OpenAI’s Atlas pushes this idea even further with a browser designed to act like a high-level assistant. Whether it’s comparing flights, booking a table, or checking out a shopping list, Atlas is designed to execute an end-to-end workflow. This is especially threatening to Google because of two features. First, if an AI agent delivers answers directly, users never see the ad-filled results that generate most of Google’s revenue. As a result, the entire economics of the search results page, Google’s cash engine, becomes optional. Second, AI browsers can pull from all of Google’s services (Gmail, Maps, Drive, etc.) without keeping users inside them. As internet traffic moves from users to AI agents, the stickiness of Google’s ecosystem is largely neutralized.
Conclusion
While OpenAI and Perplexity pose a credible threat, it’s important to note that Google still holds an undeniable advantage as the incumbent player. In 2024, the company spent 14% of their $350 billion revenue on research and development, and their existing search business creates a strong, recurring cash cushion for AI investment that is difficult for these still-unprofitable AI companies to match. Google’s Gemini is already creating AI summaries in Chrome, predicting Gmail responses, and offering to retrieve specific files in Drive. In many ways, they are leading the transition to an AI-backed interface.

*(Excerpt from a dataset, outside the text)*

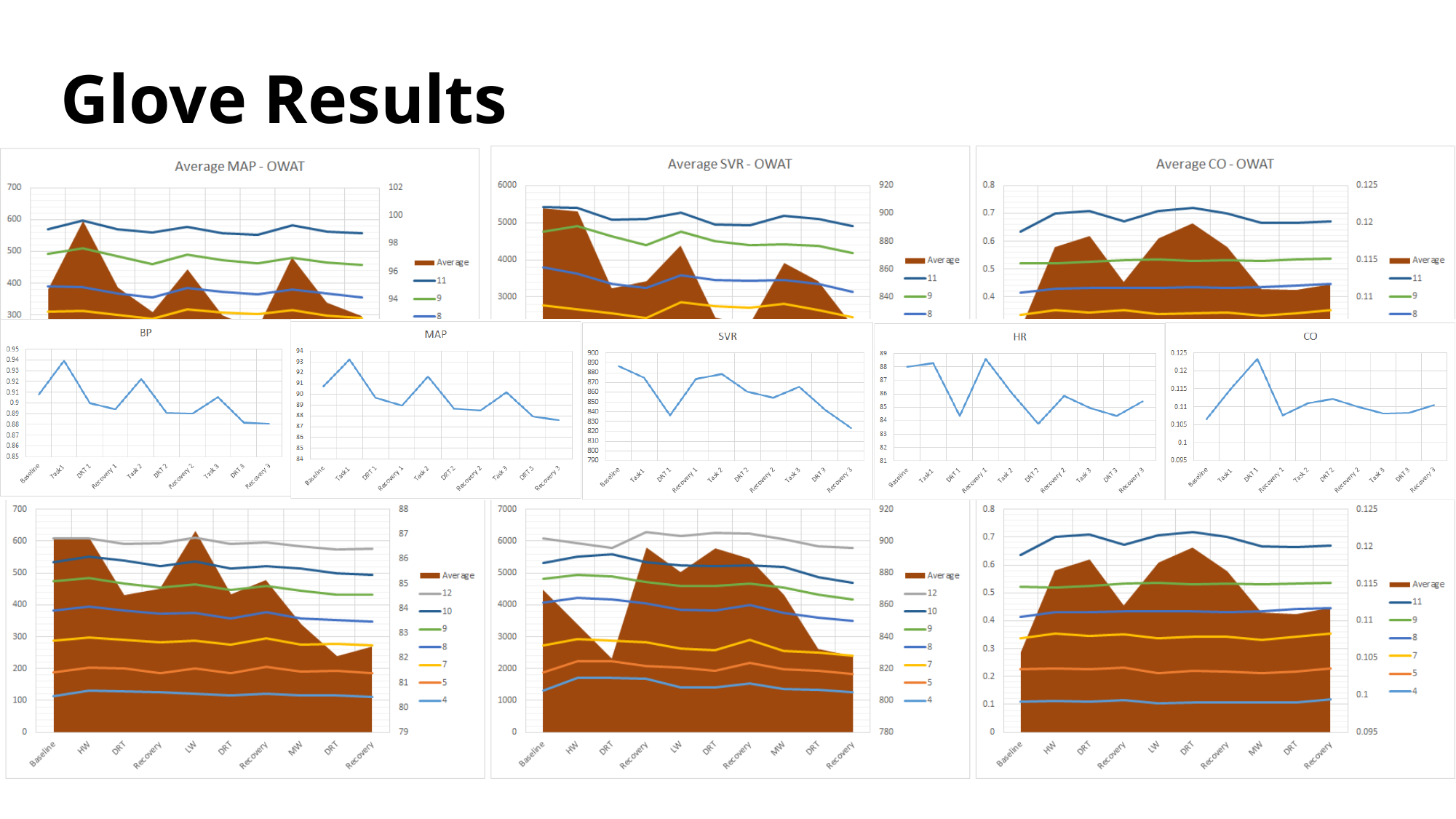
In the middle-row chart titled 'SVR', which category has the lowest value? Recovery 3 In the middle-row chart titled 'BP', which category has the highest value? Task1 In the middle-row chart titled 'MAP', is the value for Recovery 3 greater or less than 89? less In the middle-row chart titled 'CO', which category has the highest value? DRT 1 In the middle-row chart titled 'HR', is the value for Baseline greater or less than 87? greater In the middle-row chart titled 'BP', how many categories are shown on the x axis? 10 What kind of chart is the middle-row chart titled 'HR'? line chart In the middle-row chart titled 'SVR', is the value for DRT 1 greater or less than 850? less In the middle-row chart titled 'MAP', which category has the highest value? Task1 How many series does the legend of the bottom-left chart list? 8 What is the title of the top-left chart? Average MAP - OWAT In the middle-row chart titled 'SVR', do the values rise or fall from Task 3 to Recovery 3? fall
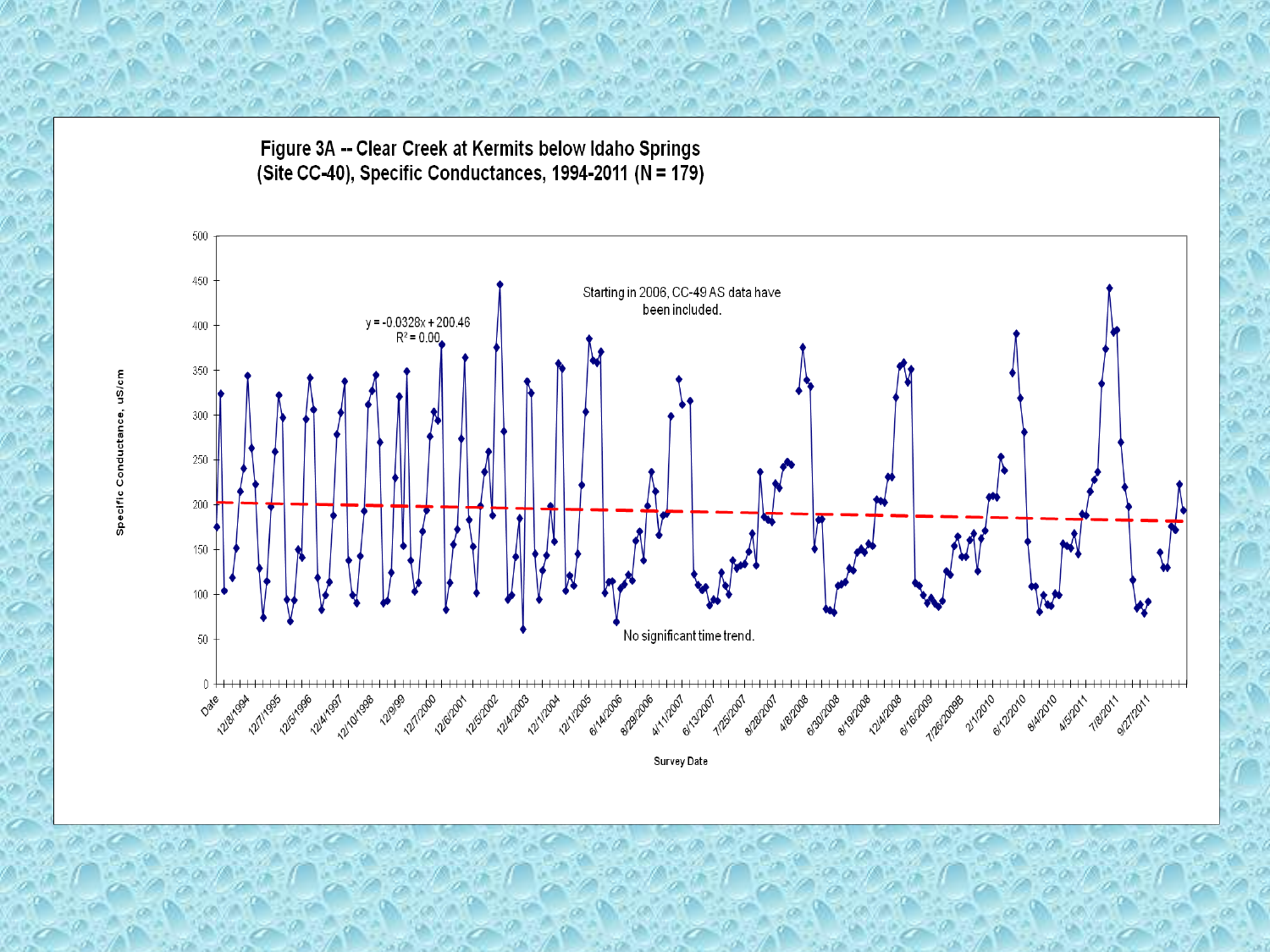
Is the lowest plotted specific conductance value greater or less than 100? less What R² value is printed on the chart for the trend line? R² = 0.00 Is the highest plotted specific conductance value greater or less than 400? greater Does the dashed red trend line rise or fall from left to right across the chart? Falls slightly What is the maximum value shown on the vertical axis? 500 According to the annotation on the chart, is there a significant time trend in specific conductance? No What trend-line equation is printed on the chart? y = -0.0328x + 200.46 What is the label of the vertical axis? Specific Conductance, uS/cm What kind of chart is shown on the slide? Line chart What is the title of the chart? Figure 3A -- Clear Creek at Kermits below Idaho Springs (Site CC-40), Specific Conductances, 1994-2011 (N = 179) Starting in which year does the chart note that CC-49 AS data have been included? 2006 How many data points (N) does the chart title say are plotted? 179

But regardless of what platform ultimately wins, one thing is clear: in the same way Larry and Sergey revolutionized how people consume information with PageRank, a new paradigm shift with AI seems to be right around the corner.
Take-Home Points
- Google has historically dominated the internet by becoming the default gateway through paid distribution deals, acquisitions, and a comprehensive product stack.
- Google’s investments in ecosystem services like Gmail, Maps, and YouTube built a competitive moat by making switching costs incredibly high.
- AI-native browsers like Comet and Atlas threaten Google by replacing search with agents that deliver answers and complete tasks directly.
- The real battle ahead is over the new “default” starting point of the internet, whether it remains Google Search or shifts to AI-driven assistants.